Yes, this is reproducible outside of stringi:

/* g++ -std=c++11 icu_test_bug_ucol_caselevel.cpp -licui18n -licuuc -licudata  && ./a.out */

#include <unicode/ustring.h>
#include <unicode/rbbi.h>
#include <unicode/coll.h>
#include <unicode/ucol.h>
#include <unicode/stsearch.h>
#include <cstdio>
using namespace icu;

#define WITH_CHECK_STATUS(f) \
    status = U_ZERO_ERROR; \
    f; \
    if (U_FAILURE(status)) {printf("error %s!\n", u_errorName(status));return 1;}

int main()
{
    const char* haystacks[] = {
        "mario", "Mario", "MARIO", "MÁRIO", "Mário", "mário", "dario"
    };

    const char* needle = "mario";

    UErrorCode status;
    UCollator* col;
    UStringSearch* matcher;
    int v;

    printf("U_ICU_VERSION=%s\n", U_ICU_VERSION);

    WITH_CHECK_STATUS(col = ucol_open("pt_BR", &status))

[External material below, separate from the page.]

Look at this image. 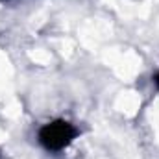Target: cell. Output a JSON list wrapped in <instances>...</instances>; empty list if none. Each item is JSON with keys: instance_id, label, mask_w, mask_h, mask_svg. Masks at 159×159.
<instances>
[{"instance_id": "6da1fadb", "label": "cell", "mask_w": 159, "mask_h": 159, "mask_svg": "<svg viewBox=\"0 0 159 159\" xmlns=\"http://www.w3.org/2000/svg\"><path fill=\"white\" fill-rule=\"evenodd\" d=\"M76 128L67 122V120H56L50 122L46 126H43L39 131V143L52 152H59L65 146H69L72 143V139L76 137Z\"/></svg>"}, {"instance_id": "7a4b0ae2", "label": "cell", "mask_w": 159, "mask_h": 159, "mask_svg": "<svg viewBox=\"0 0 159 159\" xmlns=\"http://www.w3.org/2000/svg\"><path fill=\"white\" fill-rule=\"evenodd\" d=\"M154 81H156V85L159 87V74H156V78H154Z\"/></svg>"}]
</instances>
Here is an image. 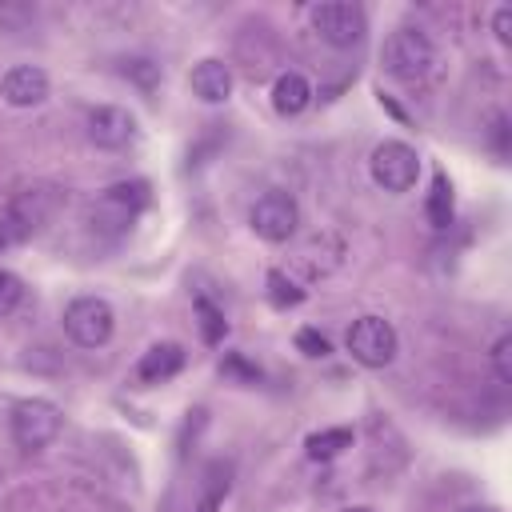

    WITH_CHECK_STATUS(ucol_setAttribute(col, UCOL_STRENGTH, UCOL_PRIMARY, &status))
    WITH_CHECK_STATUS(ucol_setAttribute(col, UCOL_CASE_LEVEL, UCOL_ON, &status))

    UnicodeString _needle = UnicodeString::fromUTF8(needle);
    UnicodeString haystack = UnicodeString::fromUTF8("whatever");

    WITH_CHECK_STATUS(matcher = usearch_openFromCollator(
        _needle.getBuffer(),
        _needle.length(),
        haystack.getBuffer(),
        haystack.length(),
        col, NULL, &status
    ))

    for (int i=0; i<sizeof(haystacks)/sizeof(haystacks[0]); ++i) {
        printf("%s vs. %s: ", needle, haystacks[i]);
        haystack = UnicodeString::fromUTF8(haystacks[i]);

        WITH_CHECK_STATUS(
            usearch_setText(matcher, haystack.getBuffer(), haystack.length(), &status)
        )

        usearch_reset(matcher);

        WITH_CHECK_STATUS(v = ((int)USEARCH_DONE!=usearch_first(matcher, &status)))
        printf(" usearch=%d", v);

        WITH_CHECK_STATUS(v = (int)UCOL_EQUAL==ucol_strcollUTF8(col,
            haystacks[i], -1, needle, -1, &status))
        printf(" ucol=%d", v);

        RuleBasedCollator* rbc = RuleBasedCollator::rbcFromUCollator(col);
        WITH_CHECK_STATUS(StringSearch matcher2(needle, haystack, rbc, NULL, status))
        WITH_CHECK_STATUS(v = ((int)USEARCH_DONE!=matcher2.first(status)))
        printf(" StringSearch=%d", v);

        printf("\n");
    }

    ucol_close(col);
    usearch_close(matcher);

    return 0;
}

yields:

U_ICU_VERSION=67.1
mario vs. mario:  usearch=1 ucol=1 StringSearch=1
mario vs. Mario:  usearch=1 ucol=0 StringSearch=1
mario vs. MARIO:  usearch=1 ucol=0 StringSearch=1
mario vs. MÁRIO:  usearch=1 ucol=0 StringSearch=1
mario vs. Mário:  usearch=1 ucol=0 StringSearch=1
mario vs. mário:  usearch=1 ucol=1 StringSearch=1
mario vs. dario:  usearch=0 ucol=0 StringSearch=0
gagolews commented 3 years ago

All right, it turns out that this issue has already been reported. It is ICU-related.

https://unicode-org.atlassian.net/browse/ICU-21338

jjesusfilho commented 3 years ago

Thank you very much for taking your time to work this out. I have followed your thread posts and tried to find the issue on ICU's bug page, but couldn't figure it out.